Restructuring or varying a home loan might involve:
- extending the overall length of the loan,
- converting to interest-only payments for a period of time,
- consolidating debt, or
- a combination of these options, as well as other measures.
Those who can’t restructure their home loans may be considered for an extension to their deferral period of up to four months.
Borrowers will need to restart loan repayments if they can afford to.
ABA chief executive officer Anna Bligh confirmed that many borrowers who had paused their mortgage repayments have opted to return to paying off their loans, allowing them to avoid snowballing interest charges during their mortgage holidays.
How do you cancel your mortgage holiday?
For most mortgage holders who are ready to resume home loan repayments, a sensible way to start is to consider your options going forward. Think about whether you’d be better off increasing your monthly repayments to cover the costs of the mortgage holiday, or extending your loan term while keeping the same repayments. Your lender may be open to various options, but it’s best to discuss what your lender’s policy on post-deferral repayments is.
Keep in mind the latter option could see a borrower facing a bigger total interest bill over the course of the loan. For an average owner-occupier mortgage-holder owing $400,000, freezing home loan repayments for six months could see their total loan balance jump by more than $7,000, RateCity calculations showed.
Next, it’s a good idea to have a chat with your lender, and let them know:
- about your updated financial situation,
- when you think you’ll be ready to make repayments, and
- how you will repay the deferred portion of the loan and interest.
It’s worth noting that provided you had a positive repayment track record pre-coronavirus, your credit report may not be impacted if you:
- resume repayments on your deferred loan,
- have your loan rearranged, or
- extend your mortgage holiday.
Alternatives to extending your mortgage holiday
Without a doubt, COVID-19 has affected the incomes and livelihoods of many Australians. And with parts of Victoria returning to stage three restrictions, hopes may be dashed for a rapid economic and labour market recovery.
If you don’t want to drag out your mortgage holiday any longer, but aren’t financially comfortable enough to continue the same repayments as they were pre-pandemic, there are a few options worth considering. You may want to speak to your lender or a financial adviser if you’re contemplating any of these options.
1. Refinancing – While not everyone is in a position to refinance, it could be an option for people who are. As competition between home loan lenders grows, it could be a good time to see if you can snap up a lower rate or swap your home loan for one with more flexible features. More people are refinancing than before the pandemic, with the number of external refinances jumping by 29 per cent between April and May, data from the Australian Bureau of Statistics showed. However, you may not be able to refinance if you’re in a fixed-rate period, or if you’re still technically in financial hardship. Contact your lender to find out its specific policies.

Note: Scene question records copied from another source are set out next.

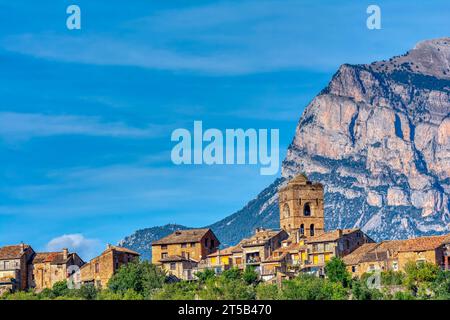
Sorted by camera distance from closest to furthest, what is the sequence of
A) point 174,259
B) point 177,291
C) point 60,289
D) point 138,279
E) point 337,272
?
point 177,291 < point 337,272 < point 138,279 < point 60,289 < point 174,259

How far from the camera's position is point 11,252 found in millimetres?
167000

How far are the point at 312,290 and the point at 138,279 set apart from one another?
952 inches

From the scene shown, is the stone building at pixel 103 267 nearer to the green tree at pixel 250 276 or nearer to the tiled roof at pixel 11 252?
the tiled roof at pixel 11 252

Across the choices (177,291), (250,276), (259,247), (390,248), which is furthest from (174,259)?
(177,291)

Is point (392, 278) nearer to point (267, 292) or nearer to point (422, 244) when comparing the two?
point (422, 244)

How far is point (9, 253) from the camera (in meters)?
167

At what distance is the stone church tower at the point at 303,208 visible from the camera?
178 metres

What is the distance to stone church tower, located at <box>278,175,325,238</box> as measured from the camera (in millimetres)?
178500

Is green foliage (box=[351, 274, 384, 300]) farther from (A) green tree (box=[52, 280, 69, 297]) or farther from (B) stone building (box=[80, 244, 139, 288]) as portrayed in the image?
Result: (B) stone building (box=[80, 244, 139, 288])

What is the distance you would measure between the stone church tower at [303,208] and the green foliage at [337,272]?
2971 cm

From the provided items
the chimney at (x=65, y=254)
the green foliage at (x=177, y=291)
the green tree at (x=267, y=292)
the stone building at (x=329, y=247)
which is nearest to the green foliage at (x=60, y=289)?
the chimney at (x=65, y=254)

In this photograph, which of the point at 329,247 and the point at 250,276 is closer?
the point at 250,276
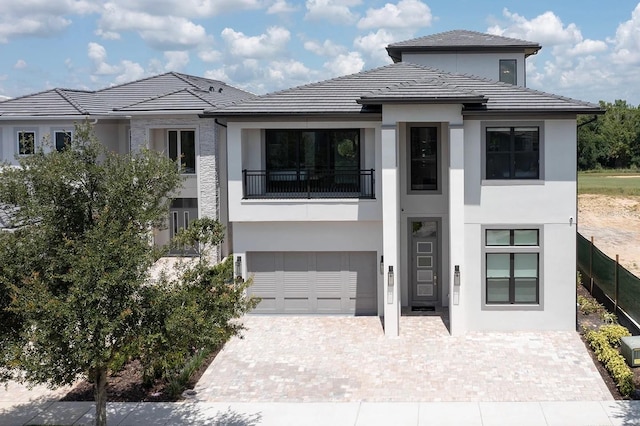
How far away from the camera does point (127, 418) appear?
1238 cm

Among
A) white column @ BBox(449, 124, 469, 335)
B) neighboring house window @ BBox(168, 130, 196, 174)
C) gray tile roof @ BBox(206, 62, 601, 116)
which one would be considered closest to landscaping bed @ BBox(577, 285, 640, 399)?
white column @ BBox(449, 124, 469, 335)

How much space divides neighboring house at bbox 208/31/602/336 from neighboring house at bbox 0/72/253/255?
3.44 meters

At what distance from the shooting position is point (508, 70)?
25234 millimetres

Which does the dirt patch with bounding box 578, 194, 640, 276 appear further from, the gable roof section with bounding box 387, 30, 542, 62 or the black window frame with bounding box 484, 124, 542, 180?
the black window frame with bounding box 484, 124, 542, 180

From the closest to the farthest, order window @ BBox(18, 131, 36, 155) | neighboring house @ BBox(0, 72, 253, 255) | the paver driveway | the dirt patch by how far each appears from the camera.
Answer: window @ BBox(18, 131, 36, 155), the paver driveway, neighboring house @ BBox(0, 72, 253, 255), the dirt patch

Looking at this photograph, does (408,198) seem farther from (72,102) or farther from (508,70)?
(72,102)

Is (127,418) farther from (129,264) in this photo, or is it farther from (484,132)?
(484,132)

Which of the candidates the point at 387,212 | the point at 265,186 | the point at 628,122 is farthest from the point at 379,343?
the point at 628,122

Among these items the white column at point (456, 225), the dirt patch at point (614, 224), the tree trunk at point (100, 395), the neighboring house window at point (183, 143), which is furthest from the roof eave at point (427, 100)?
the dirt patch at point (614, 224)

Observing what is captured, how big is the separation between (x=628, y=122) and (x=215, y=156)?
7193cm

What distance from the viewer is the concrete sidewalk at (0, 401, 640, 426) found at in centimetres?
1183

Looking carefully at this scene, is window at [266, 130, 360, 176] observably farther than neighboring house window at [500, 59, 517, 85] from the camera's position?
No

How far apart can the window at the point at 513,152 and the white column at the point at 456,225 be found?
1.02 meters

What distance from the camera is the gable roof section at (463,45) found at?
2472 centimetres
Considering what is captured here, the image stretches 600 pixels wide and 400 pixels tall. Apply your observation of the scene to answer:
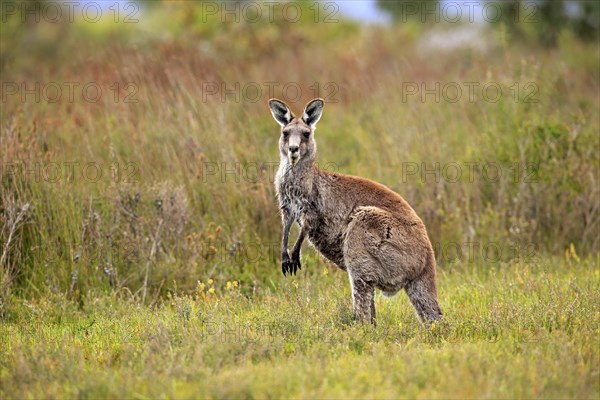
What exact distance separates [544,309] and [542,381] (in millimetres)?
1839

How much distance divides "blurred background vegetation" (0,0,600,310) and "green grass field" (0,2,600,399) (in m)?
0.03

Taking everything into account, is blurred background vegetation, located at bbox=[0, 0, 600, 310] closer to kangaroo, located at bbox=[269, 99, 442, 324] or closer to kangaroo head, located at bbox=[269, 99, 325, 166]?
kangaroo, located at bbox=[269, 99, 442, 324]

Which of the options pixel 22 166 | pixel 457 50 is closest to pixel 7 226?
pixel 22 166

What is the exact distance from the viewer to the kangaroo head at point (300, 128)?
8375mm

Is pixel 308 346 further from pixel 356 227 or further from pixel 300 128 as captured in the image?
pixel 300 128

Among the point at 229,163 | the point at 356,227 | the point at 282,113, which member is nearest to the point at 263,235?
the point at 229,163

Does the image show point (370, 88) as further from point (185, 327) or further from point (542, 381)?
point (542, 381)

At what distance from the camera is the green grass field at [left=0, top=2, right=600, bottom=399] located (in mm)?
6137

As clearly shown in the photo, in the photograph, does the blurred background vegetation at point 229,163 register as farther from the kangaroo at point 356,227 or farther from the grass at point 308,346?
the kangaroo at point 356,227

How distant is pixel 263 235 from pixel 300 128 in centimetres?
224

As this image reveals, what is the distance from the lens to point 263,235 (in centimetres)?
1032

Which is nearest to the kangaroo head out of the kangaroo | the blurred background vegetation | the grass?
the kangaroo

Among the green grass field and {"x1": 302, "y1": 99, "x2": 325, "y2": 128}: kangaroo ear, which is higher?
{"x1": 302, "y1": 99, "x2": 325, "y2": 128}: kangaroo ear

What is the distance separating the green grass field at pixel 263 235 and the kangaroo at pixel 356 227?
1.17 feet
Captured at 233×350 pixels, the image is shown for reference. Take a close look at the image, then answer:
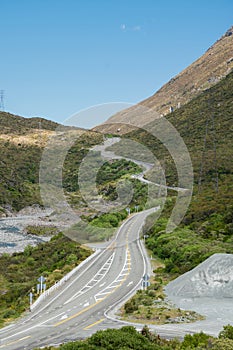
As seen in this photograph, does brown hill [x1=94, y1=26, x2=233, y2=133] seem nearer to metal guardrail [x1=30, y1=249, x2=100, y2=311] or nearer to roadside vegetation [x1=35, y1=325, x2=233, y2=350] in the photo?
metal guardrail [x1=30, y1=249, x2=100, y2=311]

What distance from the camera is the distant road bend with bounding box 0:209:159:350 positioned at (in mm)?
19875

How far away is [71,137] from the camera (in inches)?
4648

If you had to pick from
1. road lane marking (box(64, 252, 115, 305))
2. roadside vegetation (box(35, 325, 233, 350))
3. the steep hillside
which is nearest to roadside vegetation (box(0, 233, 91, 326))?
road lane marking (box(64, 252, 115, 305))

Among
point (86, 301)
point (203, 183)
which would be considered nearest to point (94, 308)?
point (86, 301)

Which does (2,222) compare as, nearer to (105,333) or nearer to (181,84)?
(105,333)

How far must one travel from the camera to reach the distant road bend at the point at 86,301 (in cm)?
1988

2. Interest-only repayments – If you’re currently on principal and interest (P&I) repayments, you could consider swapping over to interest-only repayments temporarily to slash your expenses. For instance, if you were on a $300,000 home loan for 30 years on a 3 per cent interest rate, and switched from P&I to interest-only, you could expect your monthly repayments to fall by $515 – money that’s likely to go a long way in your household expenses. But keep in mind that you wouldn’t be paying down the amount you borrowed if you opt for interest-only repayments. You should also make sure you can afford higher repayments when the interest-only period ends.
3. Access money in your offset or redraw – If you’ve been using your home loan’s offset account, or if you’ve previously made extra repayments through a redraw facility, chances are you may have some cash that you can access. While an offset account or a redraw facility may help you pay down your home loan sooner in normal circumstances, that money can also be a lifeline in times of need. You should weigh up all your options to determine if you need to use these features.